Mercedes-Benz USA was indeed playing a cat-and-mouse game with BMW when it delayed reporting its 2011 U.S. sales in a tight race to be the No. 1 luxury brand in the United States, CEO Steve Cannon admitted this morning during breakfast with Crain Communications editors and reporters.
"We were testing the numbers and the wire was waiting on a phone call. We wanted to see how far we could go," Cannon said. "It got a little silly -- we probably would not do that again."
Mercedes-Benz and BMW delayed reporting their December and year-end 2011 sales for a day, firing up speculation over possible hanky-panky. Instead of reporting on Jan. 4 when most other automakers did, the two German luxury brands waited until the next day.
BMW edged Mercedes-Benz with U.S. sales of 247,907 units. Mercedes reported sales of 245,192 vehicles.
The results officially ended Lexus' 11-year reign atop the U.S. luxury sales rankings. Mercedes won the title once, in 1999, before ceding the U.S. crown to Lexus.

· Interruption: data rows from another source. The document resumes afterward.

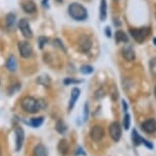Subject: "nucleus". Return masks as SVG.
<instances>
[{
    "instance_id": "c756f323",
    "label": "nucleus",
    "mask_w": 156,
    "mask_h": 156,
    "mask_svg": "<svg viewBox=\"0 0 156 156\" xmlns=\"http://www.w3.org/2000/svg\"><path fill=\"white\" fill-rule=\"evenodd\" d=\"M142 144H144V145H145L148 149H153V148H154L153 144H152L151 142H150V141L146 140V139H144V138H143V142H142Z\"/></svg>"
},
{
    "instance_id": "b1692460",
    "label": "nucleus",
    "mask_w": 156,
    "mask_h": 156,
    "mask_svg": "<svg viewBox=\"0 0 156 156\" xmlns=\"http://www.w3.org/2000/svg\"><path fill=\"white\" fill-rule=\"evenodd\" d=\"M129 126H131V115L129 113H126L125 119H123V128L129 129Z\"/></svg>"
},
{
    "instance_id": "c9c22d12",
    "label": "nucleus",
    "mask_w": 156,
    "mask_h": 156,
    "mask_svg": "<svg viewBox=\"0 0 156 156\" xmlns=\"http://www.w3.org/2000/svg\"><path fill=\"white\" fill-rule=\"evenodd\" d=\"M57 2H62V0H56Z\"/></svg>"
},
{
    "instance_id": "dca6fc26",
    "label": "nucleus",
    "mask_w": 156,
    "mask_h": 156,
    "mask_svg": "<svg viewBox=\"0 0 156 156\" xmlns=\"http://www.w3.org/2000/svg\"><path fill=\"white\" fill-rule=\"evenodd\" d=\"M100 20H105L107 16V3L106 0H101V3H100Z\"/></svg>"
},
{
    "instance_id": "f03ea898",
    "label": "nucleus",
    "mask_w": 156,
    "mask_h": 156,
    "mask_svg": "<svg viewBox=\"0 0 156 156\" xmlns=\"http://www.w3.org/2000/svg\"><path fill=\"white\" fill-rule=\"evenodd\" d=\"M69 14L70 17L76 20H85L88 19V11L82 4L76 2L69 4Z\"/></svg>"
},
{
    "instance_id": "1a4fd4ad",
    "label": "nucleus",
    "mask_w": 156,
    "mask_h": 156,
    "mask_svg": "<svg viewBox=\"0 0 156 156\" xmlns=\"http://www.w3.org/2000/svg\"><path fill=\"white\" fill-rule=\"evenodd\" d=\"M104 137V129L100 126H94L90 131V138L94 142H99Z\"/></svg>"
},
{
    "instance_id": "39448f33",
    "label": "nucleus",
    "mask_w": 156,
    "mask_h": 156,
    "mask_svg": "<svg viewBox=\"0 0 156 156\" xmlns=\"http://www.w3.org/2000/svg\"><path fill=\"white\" fill-rule=\"evenodd\" d=\"M17 48H19L20 54V56L23 58H29L32 56V53H33V48H32L31 44L27 42V41H20L19 42V45H17Z\"/></svg>"
},
{
    "instance_id": "f257e3e1",
    "label": "nucleus",
    "mask_w": 156,
    "mask_h": 156,
    "mask_svg": "<svg viewBox=\"0 0 156 156\" xmlns=\"http://www.w3.org/2000/svg\"><path fill=\"white\" fill-rule=\"evenodd\" d=\"M23 111L28 113H36L38 111L45 109L47 104L42 99H36L32 96H26L20 102Z\"/></svg>"
},
{
    "instance_id": "423d86ee",
    "label": "nucleus",
    "mask_w": 156,
    "mask_h": 156,
    "mask_svg": "<svg viewBox=\"0 0 156 156\" xmlns=\"http://www.w3.org/2000/svg\"><path fill=\"white\" fill-rule=\"evenodd\" d=\"M19 29L20 31V33L23 35V37L26 38H32L33 37V32H32L30 25H29L28 20L26 19H22L19 22Z\"/></svg>"
},
{
    "instance_id": "f704fd0d",
    "label": "nucleus",
    "mask_w": 156,
    "mask_h": 156,
    "mask_svg": "<svg viewBox=\"0 0 156 156\" xmlns=\"http://www.w3.org/2000/svg\"><path fill=\"white\" fill-rule=\"evenodd\" d=\"M0 156H2V152H1V148H0Z\"/></svg>"
},
{
    "instance_id": "6ab92c4d",
    "label": "nucleus",
    "mask_w": 156,
    "mask_h": 156,
    "mask_svg": "<svg viewBox=\"0 0 156 156\" xmlns=\"http://www.w3.org/2000/svg\"><path fill=\"white\" fill-rule=\"evenodd\" d=\"M6 67L10 72H16V57H14L13 55H10V56L7 58Z\"/></svg>"
},
{
    "instance_id": "72a5a7b5",
    "label": "nucleus",
    "mask_w": 156,
    "mask_h": 156,
    "mask_svg": "<svg viewBox=\"0 0 156 156\" xmlns=\"http://www.w3.org/2000/svg\"><path fill=\"white\" fill-rule=\"evenodd\" d=\"M47 2H48V0H43V6L45 7V6H48V5H47Z\"/></svg>"
},
{
    "instance_id": "f8f14e48",
    "label": "nucleus",
    "mask_w": 156,
    "mask_h": 156,
    "mask_svg": "<svg viewBox=\"0 0 156 156\" xmlns=\"http://www.w3.org/2000/svg\"><path fill=\"white\" fill-rule=\"evenodd\" d=\"M80 94H81V91L80 89H78V88H73L72 90V93H70V99H69V109H73V106H75L76 100L79 99V97H80Z\"/></svg>"
},
{
    "instance_id": "2f4dec72",
    "label": "nucleus",
    "mask_w": 156,
    "mask_h": 156,
    "mask_svg": "<svg viewBox=\"0 0 156 156\" xmlns=\"http://www.w3.org/2000/svg\"><path fill=\"white\" fill-rule=\"evenodd\" d=\"M105 32H106V35H107V37H108V38H110V37H111V32H110V28H109V27H107L106 29H105Z\"/></svg>"
},
{
    "instance_id": "2eb2a0df",
    "label": "nucleus",
    "mask_w": 156,
    "mask_h": 156,
    "mask_svg": "<svg viewBox=\"0 0 156 156\" xmlns=\"http://www.w3.org/2000/svg\"><path fill=\"white\" fill-rule=\"evenodd\" d=\"M57 149L58 151L61 155H66L69 153V143H67L66 140H60L59 143H58V146H57Z\"/></svg>"
},
{
    "instance_id": "473e14b6",
    "label": "nucleus",
    "mask_w": 156,
    "mask_h": 156,
    "mask_svg": "<svg viewBox=\"0 0 156 156\" xmlns=\"http://www.w3.org/2000/svg\"><path fill=\"white\" fill-rule=\"evenodd\" d=\"M122 106H123V111H126L128 110V105H126V102L125 101V100H122Z\"/></svg>"
},
{
    "instance_id": "0eeeda50",
    "label": "nucleus",
    "mask_w": 156,
    "mask_h": 156,
    "mask_svg": "<svg viewBox=\"0 0 156 156\" xmlns=\"http://www.w3.org/2000/svg\"><path fill=\"white\" fill-rule=\"evenodd\" d=\"M14 134H16V150L20 151L25 141V131L22 126H16L14 129Z\"/></svg>"
},
{
    "instance_id": "c85d7f7f",
    "label": "nucleus",
    "mask_w": 156,
    "mask_h": 156,
    "mask_svg": "<svg viewBox=\"0 0 156 156\" xmlns=\"http://www.w3.org/2000/svg\"><path fill=\"white\" fill-rule=\"evenodd\" d=\"M80 155H83V156H86V153L83 150L82 147L79 146L78 148L76 149V152H75V156H80Z\"/></svg>"
},
{
    "instance_id": "ddd939ff",
    "label": "nucleus",
    "mask_w": 156,
    "mask_h": 156,
    "mask_svg": "<svg viewBox=\"0 0 156 156\" xmlns=\"http://www.w3.org/2000/svg\"><path fill=\"white\" fill-rule=\"evenodd\" d=\"M23 9L25 12H27V13H34V12H36L37 6H36V4H35L34 1H32V0H28V1H26L23 3Z\"/></svg>"
},
{
    "instance_id": "7ed1b4c3",
    "label": "nucleus",
    "mask_w": 156,
    "mask_h": 156,
    "mask_svg": "<svg viewBox=\"0 0 156 156\" xmlns=\"http://www.w3.org/2000/svg\"><path fill=\"white\" fill-rule=\"evenodd\" d=\"M150 33V30L148 28H140V29H132L131 35L134 38L135 41H137L138 43H142L146 40V38L148 37Z\"/></svg>"
},
{
    "instance_id": "a211bd4d",
    "label": "nucleus",
    "mask_w": 156,
    "mask_h": 156,
    "mask_svg": "<svg viewBox=\"0 0 156 156\" xmlns=\"http://www.w3.org/2000/svg\"><path fill=\"white\" fill-rule=\"evenodd\" d=\"M55 129L57 131V133L63 135V134H66V132L67 131V126L62 119H59V120H57V122H56V125H55Z\"/></svg>"
},
{
    "instance_id": "cd10ccee",
    "label": "nucleus",
    "mask_w": 156,
    "mask_h": 156,
    "mask_svg": "<svg viewBox=\"0 0 156 156\" xmlns=\"http://www.w3.org/2000/svg\"><path fill=\"white\" fill-rule=\"evenodd\" d=\"M88 116H89V105L88 103H85V106H84V122H86L88 119Z\"/></svg>"
},
{
    "instance_id": "e433bc0d",
    "label": "nucleus",
    "mask_w": 156,
    "mask_h": 156,
    "mask_svg": "<svg viewBox=\"0 0 156 156\" xmlns=\"http://www.w3.org/2000/svg\"><path fill=\"white\" fill-rule=\"evenodd\" d=\"M154 93H155V96H156V87H155V90H154Z\"/></svg>"
},
{
    "instance_id": "5701e85b",
    "label": "nucleus",
    "mask_w": 156,
    "mask_h": 156,
    "mask_svg": "<svg viewBox=\"0 0 156 156\" xmlns=\"http://www.w3.org/2000/svg\"><path fill=\"white\" fill-rule=\"evenodd\" d=\"M81 73H84V75H90V73H93V70L94 69L91 66H88V64H85V66H81Z\"/></svg>"
},
{
    "instance_id": "4468645a",
    "label": "nucleus",
    "mask_w": 156,
    "mask_h": 156,
    "mask_svg": "<svg viewBox=\"0 0 156 156\" xmlns=\"http://www.w3.org/2000/svg\"><path fill=\"white\" fill-rule=\"evenodd\" d=\"M34 156H48V150L43 144H38L33 150Z\"/></svg>"
},
{
    "instance_id": "f3484780",
    "label": "nucleus",
    "mask_w": 156,
    "mask_h": 156,
    "mask_svg": "<svg viewBox=\"0 0 156 156\" xmlns=\"http://www.w3.org/2000/svg\"><path fill=\"white\" fill-rule=\"evenodd\" d=\"M44 122V117L40 116V117H34V119H31L29 122H26V123L30 125L33 128H39V126H42V123Z\"/></svg>"
},
{
    "instance_id": "20e7f679",
    "label": "nucleus",
    "mask_w": 156,
    "mask_h": 156,
    "mask_svg": "<svg viewBox=\"0 0 156 156\" xmlns=\"http://www.w3.org/2000/svg\"><path fill=\"white\" fill-rule=\"evenodd\" d=\"M109 135H110V138L114 142H119L120 140L122 132V126H120L119 122H113L109 126Z\"/></svg>"
},
{
    "instance_id": "7c9ffc66",
    "label": "nucleus",
    "mask_w": 156,
    "mask_h": 156,
    "mask_svg": "<svg viewBox=\"0 0 156 156\" xmlns=\"http://www.w3.org/2000/svg\"><path fill=\"white\" fill-rule=\"evenodd\" d=\"M53 44H54V45L58 46V47H59L60 49H62L64 52H66V50L64 49V47H63V44L60 42V40H58V39H55V40H54V42H53Z\"/></svg>"
},
{
    "instance_id": "a878e982",
    "label": "nucleus",
    "mask_w": 156,
    "mask_h": 156,
    "mask_svg": "<svg viewBox=\"0 0 156 156\" xmlns=\"http://www.w3.org/2000/svg\"><path fill=\"white\" fill-rule=\"evenodd\" d=\"M47 41H48V39H47L46 37H44V36L39 37V39H38V43H39V47H40V49H43V48H44V46L46 45Z\"/></svg>"
},
{
    "instance_id": "4c0bfd02",
    "label": "nucleus",
    "mask_w": 156,
    "mask_h": 156,
    "mask_svg": "<svg viewBox=\"0 0 156 156\" xmlns=\"http://www.w3.org/2000/svg\"><path fill=\"white\" fill-rule=\"evenodd\" d=\"M154 42H155V44H156V39H154Z\"/></svg>"
},
{
    "instance_id": "4be33fe9",
    "label": "nucleus",
    "mask_w": 156,
    "mask_h": 156,
    "mask_svg": "<svg viewBox=\"0 0 156 156\" xmlns=\"http://www.w3.org/2000/svg\"><path fill=\"white\" fill-rule=\"evenodd\" d=\"M14 23H16V16L13 13H9L7 14L6 17H5V25L8 29H11L14 26Z\"/></svg>"
},
{
    "instance_id": "412c9836",
    "label": "nucleus",
    "mask_w": 156,
    "mask_h": 156,
    "mask_svg": "<svg viewBox=\"0 0 156 156\" xmlns=\"http://www.w3.org/2000/svg\"><path fill=\"white\" fill-rule=\"evenodd\" d=\"M132 140H133V143L135 146H139L143 142V138L138 134V132L135 129H133V132H132Z\"/></svg>"
},
{
    "instance_id": "9b49d317",
    "label": "nucleus",
    "mask_w": 156,
    "mask_h": 156,
    "mask_svg": "<svg viewBox=\"0 0 156 156\" xmlns=\"http://www.w3.org/2000/svg\"><path fill=\"white\" fill-rule=\"evenodd\" d=\"M142 129L147 134H153L156 132V120L154 119H149L142 123Z\"/></svg>"
},
{
    "instance_id": "6e6552de",
    "label": "nucleus",
    "mask_w": 156,
    "mask_h": 156,
    "mask_svg": "<svg viewBox=\"0 0 156 156\" xmlns=\"http://www.w3.org/2000/svg\"><path fill=\"white\" fill-rule=\"evenodd\" d=\"M91 47H92V41L88 36H83L80 37L79 39V48L83 53H88V52L91 50Z\"/></svg>"
},
{
    "instance_id": "aec40b11",
    "label": "nucleus",
    "mask_w": 156,
    "mask_h": 156,
    "mask_svg": "<svg viewBox=\"0 0 156 156\" xmlns=\"http://www.w3.org/2000/svg\"><path fill=\"white\" fill-rule=\"evenodd\" d=\"M115 39L117 43H126L129 42V37L126 36V34L122 31H117L115 33Z\"/></svg>"
},
{
    "instance_id": "393cba45",
    "label": "nucleus",
    "mask_w": 156,
    "mask_h": 156,
    "mask_svg": "<svg viewBox=\"0 0 156 156\" xmlns=\"http://www.w3.org/2000/svg\"><path fill=\"white\" fill-rule=\"evenodd\" d=\"M150 70H151L152 75L156 78V58L150 60Z\"/></svg>"
},
{
    "instance_id": "9d476101",
    "label": "nucleus",
    "mask_w": 156,
    "mask_h": 156,
    "mask_svg": "<svg viewBox=\"0 0 156 156\" xmlns=\"http://www.w3.org/2000/svg\"><path fill=\"white\" fill-rule=\"evenodd\" d=\"M122 55L126 61H133L135 59V57H136V54H135L133 47L131 45H128V44L122 47Z\"/></svg>"
},
{
    "instance_id": "bb28decb",
    "label": "nucleus",
    "mask_w": 156,
    "mask_h": 156,
    "mask_svg": "<svg viewBox=\"0 0 156 156\" xmlns=\"http://www.w3.org/2000/svg\"><path fill=\"white\" fill-rule=\"evenodd\" d=\"M82 81H76V80H73V79L72 78H66V80L63 81V84L64 85H69V84H79V83H81Z\"/></svg>"
}]
</instances>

It was BMW's first.
"BMW had to see what our figures were first," so Mercedes-Benz held off reporting for as long as it could, Cannon said.
How important was the race? "We would love to be No. 1, but it doesn't sell cars. The media get a kick out of it for a week and we brag about it for a week and it would not matter anymore," Cannon said. "It would have been nice to lay it at the feet of our team."